▸ RECORDS SHOWN:
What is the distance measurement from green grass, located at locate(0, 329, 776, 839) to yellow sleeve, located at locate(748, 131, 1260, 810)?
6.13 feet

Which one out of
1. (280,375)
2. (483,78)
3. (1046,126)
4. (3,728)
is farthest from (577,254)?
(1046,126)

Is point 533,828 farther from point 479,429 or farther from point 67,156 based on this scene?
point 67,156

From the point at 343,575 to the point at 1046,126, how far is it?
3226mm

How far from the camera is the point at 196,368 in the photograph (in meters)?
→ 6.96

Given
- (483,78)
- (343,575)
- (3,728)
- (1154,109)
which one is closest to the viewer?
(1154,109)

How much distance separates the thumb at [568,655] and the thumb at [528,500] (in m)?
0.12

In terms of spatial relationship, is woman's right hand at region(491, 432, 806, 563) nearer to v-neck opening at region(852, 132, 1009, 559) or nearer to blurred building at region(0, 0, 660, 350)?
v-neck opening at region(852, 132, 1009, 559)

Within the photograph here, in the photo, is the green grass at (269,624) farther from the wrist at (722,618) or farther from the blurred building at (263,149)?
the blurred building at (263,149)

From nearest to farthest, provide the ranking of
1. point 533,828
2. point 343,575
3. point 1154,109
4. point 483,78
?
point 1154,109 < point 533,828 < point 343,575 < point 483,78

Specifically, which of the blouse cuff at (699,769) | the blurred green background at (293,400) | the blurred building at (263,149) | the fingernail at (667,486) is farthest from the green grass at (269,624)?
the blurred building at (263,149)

▸ SET EXERCISE: Rewrite the listing above, replacing each occurrence of "green grass" with "lawn" and leaving everything else as it is.

▸ TASK ANSWER:
What is the distance measurement from lawn, located at locate(0, 329, 776, 839) to yellow sleeve, located at locate(748, 131, 1260, 810)?
6.13 feet

Which one out of
1. (280,375)
2. (483,78)
3. (1046,126)
4. (3,728)
is farthest from (577,254)?
(1046,126)

Is point 533,828 farther from point 479,429 or farther from point 67,156 based on this scene?
point 67,156

From the point at 343,575 to the point at 1046,126, how far is it?
3226mm

How far from the camera is the point at 196,368 in the photograph (in meters)?
→ 6.96

Given
- (483,78)
- (343,575)
- (3,728)
- (1154,109)
which one is closest to the viewer?
(1154,109)

How much distance separates the thumb at [568,655] and the thumb at [528,500] (in m)?
0.12

In terms of spatial relationship, is woman's right hand at region(491, 432, 806, 563) nearer to v-neck opening at region(852, 132, 1009, 559) or nearer to blurred building at region(0, 0, 660, 350)?
v-neck opening at region(852, 132, 1009, 559)

Within the photograph here, in the photo, is the lawn at (269,624) farther from the wrist at (722,618) or farther from the blurred building at (263,149)?
the blurred building at (263,149)

From nearest to farthest, provide the ranking of
1. point 533,828
2. point 343,575
3. point 1154,109
4. point 483,78
?
point 1154,109 < point 533,828 < point 343,575 < point 483,78

Specifically, which of the blouse cuff at (699,769) | the blurred green background at (293,400) | the blurred building at (263,149) | the fingernail at (667,486) is farthest from the lawn at (269,624)?
the blurred building at (263,149)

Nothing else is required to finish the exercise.